Une telle intimité sensorielle avec la terre vivante – une telle réciprocité sans sentiment et respectueuse avec le terrain plus qu’humain – est la marque de toute culture profondément orale. C’est une forme d’intelligence incarnée, terrestre, qui fait cruellement défaut aujourd’hui.
L’Alliance for Wild Ethics œuvre pour un rajeunissement de la culture orale – non pas à l’exclusion de la culture lettrée, ni à l’exclusion de la culture numérique, mais plutôt sous ces couches plus abstraites de la société, en leur fournissant le terreau et la subsistance nécessaires. En effet, lorsqu’il est livré à lui-même, l’intellect lettré, à la dérive dans le jeu des signes, oublie facilement sa dépendance à l’égard du corps et de la terre qui respire – tout comme l’esprit numérique, ébloui par ses propres créations, devient souvent oublieux de l’environnement sensuel et animé. Sans fondement, ces couches abstraites et autoréflexives de la conscience humaine en viennent à croire en leur propre autonomie – et ce faisant, elles commencent à causer des ravages sur la terre plus qu’humaine.

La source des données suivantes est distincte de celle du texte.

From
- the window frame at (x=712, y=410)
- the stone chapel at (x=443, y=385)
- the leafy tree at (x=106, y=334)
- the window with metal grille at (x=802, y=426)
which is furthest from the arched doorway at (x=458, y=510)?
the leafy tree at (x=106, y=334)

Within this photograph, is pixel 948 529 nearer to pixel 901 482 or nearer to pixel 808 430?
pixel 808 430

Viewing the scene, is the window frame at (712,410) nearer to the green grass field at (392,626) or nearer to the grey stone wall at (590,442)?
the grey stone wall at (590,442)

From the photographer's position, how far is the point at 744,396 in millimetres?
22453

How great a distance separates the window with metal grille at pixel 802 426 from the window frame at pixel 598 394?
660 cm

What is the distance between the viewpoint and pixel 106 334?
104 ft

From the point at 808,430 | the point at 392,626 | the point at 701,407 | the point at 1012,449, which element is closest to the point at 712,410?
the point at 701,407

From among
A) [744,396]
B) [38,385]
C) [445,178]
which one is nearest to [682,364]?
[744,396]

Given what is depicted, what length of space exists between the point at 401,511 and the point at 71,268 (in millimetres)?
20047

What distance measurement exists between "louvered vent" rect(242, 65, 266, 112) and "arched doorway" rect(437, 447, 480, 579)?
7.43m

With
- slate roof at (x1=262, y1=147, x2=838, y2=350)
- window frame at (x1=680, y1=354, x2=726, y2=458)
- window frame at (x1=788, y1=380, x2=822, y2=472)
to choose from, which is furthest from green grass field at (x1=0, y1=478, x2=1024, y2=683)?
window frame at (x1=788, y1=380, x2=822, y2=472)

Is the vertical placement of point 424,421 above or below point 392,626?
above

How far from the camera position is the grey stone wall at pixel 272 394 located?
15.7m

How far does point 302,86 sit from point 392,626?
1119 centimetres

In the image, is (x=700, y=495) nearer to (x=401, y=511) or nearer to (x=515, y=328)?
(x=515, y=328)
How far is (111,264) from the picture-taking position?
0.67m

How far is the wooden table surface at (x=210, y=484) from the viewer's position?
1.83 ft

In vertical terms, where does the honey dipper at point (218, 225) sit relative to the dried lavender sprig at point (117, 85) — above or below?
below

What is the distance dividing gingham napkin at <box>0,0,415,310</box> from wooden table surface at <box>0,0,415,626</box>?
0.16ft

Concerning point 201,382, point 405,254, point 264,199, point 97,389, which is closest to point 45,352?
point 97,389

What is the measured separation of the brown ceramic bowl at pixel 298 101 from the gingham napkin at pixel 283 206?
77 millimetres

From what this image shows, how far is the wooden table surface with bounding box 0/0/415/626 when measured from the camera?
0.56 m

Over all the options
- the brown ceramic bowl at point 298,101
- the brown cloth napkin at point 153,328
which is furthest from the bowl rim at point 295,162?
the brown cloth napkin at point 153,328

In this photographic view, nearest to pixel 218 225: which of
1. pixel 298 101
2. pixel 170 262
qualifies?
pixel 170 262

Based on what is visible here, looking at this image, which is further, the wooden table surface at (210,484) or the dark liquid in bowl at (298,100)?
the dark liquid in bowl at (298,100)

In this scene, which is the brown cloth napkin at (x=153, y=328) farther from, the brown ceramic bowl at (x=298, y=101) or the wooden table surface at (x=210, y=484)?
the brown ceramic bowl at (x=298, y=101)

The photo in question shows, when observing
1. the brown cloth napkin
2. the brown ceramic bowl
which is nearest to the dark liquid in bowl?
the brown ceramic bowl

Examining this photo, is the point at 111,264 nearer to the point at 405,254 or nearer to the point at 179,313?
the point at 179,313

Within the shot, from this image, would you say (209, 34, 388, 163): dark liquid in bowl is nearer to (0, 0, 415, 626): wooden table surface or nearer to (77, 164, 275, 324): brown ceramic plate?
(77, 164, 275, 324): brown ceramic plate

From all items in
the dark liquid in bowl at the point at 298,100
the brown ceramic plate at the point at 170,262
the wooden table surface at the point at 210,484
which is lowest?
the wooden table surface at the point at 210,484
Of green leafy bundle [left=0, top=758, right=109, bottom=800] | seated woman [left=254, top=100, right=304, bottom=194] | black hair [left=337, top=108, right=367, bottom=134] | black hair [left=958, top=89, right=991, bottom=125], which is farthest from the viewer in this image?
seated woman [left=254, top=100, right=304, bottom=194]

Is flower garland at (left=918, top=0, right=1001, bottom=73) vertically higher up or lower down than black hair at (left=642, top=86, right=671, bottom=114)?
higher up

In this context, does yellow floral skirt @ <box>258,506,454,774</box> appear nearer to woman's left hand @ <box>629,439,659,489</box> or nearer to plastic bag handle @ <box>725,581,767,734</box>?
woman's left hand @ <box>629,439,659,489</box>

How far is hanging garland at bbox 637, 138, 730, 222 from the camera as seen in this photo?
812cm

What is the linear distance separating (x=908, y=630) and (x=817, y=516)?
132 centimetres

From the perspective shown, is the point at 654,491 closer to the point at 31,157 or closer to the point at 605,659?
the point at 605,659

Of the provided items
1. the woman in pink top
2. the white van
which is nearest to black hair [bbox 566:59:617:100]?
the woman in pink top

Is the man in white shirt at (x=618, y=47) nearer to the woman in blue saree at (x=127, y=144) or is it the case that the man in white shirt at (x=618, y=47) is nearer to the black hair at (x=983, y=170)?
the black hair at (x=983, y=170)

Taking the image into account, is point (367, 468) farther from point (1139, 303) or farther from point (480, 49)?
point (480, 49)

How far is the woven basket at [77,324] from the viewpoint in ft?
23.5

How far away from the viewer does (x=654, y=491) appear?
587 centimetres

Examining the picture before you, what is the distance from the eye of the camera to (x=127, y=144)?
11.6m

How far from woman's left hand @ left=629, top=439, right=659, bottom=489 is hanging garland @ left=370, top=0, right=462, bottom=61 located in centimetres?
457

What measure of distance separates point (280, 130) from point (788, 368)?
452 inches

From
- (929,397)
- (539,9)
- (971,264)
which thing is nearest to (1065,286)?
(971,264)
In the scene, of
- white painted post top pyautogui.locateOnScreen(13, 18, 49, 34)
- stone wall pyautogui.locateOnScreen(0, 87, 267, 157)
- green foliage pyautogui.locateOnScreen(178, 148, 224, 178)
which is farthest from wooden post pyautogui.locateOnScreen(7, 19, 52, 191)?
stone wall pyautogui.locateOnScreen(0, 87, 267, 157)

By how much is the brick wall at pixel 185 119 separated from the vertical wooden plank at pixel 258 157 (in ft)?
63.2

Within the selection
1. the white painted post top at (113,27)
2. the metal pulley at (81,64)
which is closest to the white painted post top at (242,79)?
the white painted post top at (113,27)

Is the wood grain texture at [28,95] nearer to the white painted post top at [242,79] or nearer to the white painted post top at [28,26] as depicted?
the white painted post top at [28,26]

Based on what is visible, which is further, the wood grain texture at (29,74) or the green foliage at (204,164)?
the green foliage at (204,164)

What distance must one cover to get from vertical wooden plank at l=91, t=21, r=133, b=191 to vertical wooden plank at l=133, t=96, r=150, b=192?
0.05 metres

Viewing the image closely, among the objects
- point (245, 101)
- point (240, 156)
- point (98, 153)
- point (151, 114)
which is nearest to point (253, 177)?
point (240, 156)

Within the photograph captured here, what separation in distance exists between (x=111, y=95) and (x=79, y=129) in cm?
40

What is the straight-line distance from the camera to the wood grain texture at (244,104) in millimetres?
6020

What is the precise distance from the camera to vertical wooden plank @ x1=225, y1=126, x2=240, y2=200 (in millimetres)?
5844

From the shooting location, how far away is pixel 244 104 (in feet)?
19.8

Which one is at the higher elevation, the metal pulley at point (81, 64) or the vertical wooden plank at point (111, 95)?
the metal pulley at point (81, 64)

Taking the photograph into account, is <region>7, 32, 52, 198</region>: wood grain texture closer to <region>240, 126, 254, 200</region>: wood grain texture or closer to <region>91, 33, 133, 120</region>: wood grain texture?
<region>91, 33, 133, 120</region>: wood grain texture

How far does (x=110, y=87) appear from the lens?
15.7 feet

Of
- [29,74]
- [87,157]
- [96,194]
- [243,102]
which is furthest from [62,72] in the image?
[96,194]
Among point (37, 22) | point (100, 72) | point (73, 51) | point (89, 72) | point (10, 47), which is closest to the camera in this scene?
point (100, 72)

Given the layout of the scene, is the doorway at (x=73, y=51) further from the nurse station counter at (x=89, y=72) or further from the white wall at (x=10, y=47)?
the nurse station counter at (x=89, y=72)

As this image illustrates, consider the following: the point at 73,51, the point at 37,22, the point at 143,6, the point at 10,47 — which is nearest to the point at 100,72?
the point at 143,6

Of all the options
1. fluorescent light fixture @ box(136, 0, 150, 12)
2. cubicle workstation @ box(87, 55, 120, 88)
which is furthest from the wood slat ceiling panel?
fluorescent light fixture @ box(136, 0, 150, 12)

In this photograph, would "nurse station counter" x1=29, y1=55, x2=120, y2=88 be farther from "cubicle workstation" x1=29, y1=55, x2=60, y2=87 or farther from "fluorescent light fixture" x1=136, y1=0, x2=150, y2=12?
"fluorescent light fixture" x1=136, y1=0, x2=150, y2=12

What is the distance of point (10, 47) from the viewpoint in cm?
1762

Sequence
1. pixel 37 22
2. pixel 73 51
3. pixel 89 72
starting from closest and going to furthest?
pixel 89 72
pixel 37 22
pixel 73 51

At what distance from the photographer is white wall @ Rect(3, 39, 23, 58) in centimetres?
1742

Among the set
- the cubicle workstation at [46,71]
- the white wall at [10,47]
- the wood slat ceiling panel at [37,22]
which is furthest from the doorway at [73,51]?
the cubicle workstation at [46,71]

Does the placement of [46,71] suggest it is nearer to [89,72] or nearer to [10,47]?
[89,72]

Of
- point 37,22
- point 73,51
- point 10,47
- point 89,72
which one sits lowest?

L’Alliance pour l’éthique sauvage soutient que ni la culture cosmopolite de l’alphabétisation ni la culture globalisante de l’internet ne pourront jamais être vraiment durables (vraiment nourrissantes pour la terre animée) tant qu’elles ne seront pas toutes deux enracinées, une fois de plus, dans une culture orale florissante. Ou plutôt, dans une diversité florissante de cultures orales, chacune de ces cultures étant accordée au pouls particulier de son lieu, chacune étant une expression dynamique de l’écosystème local, ou biorégion, qu’elle habite.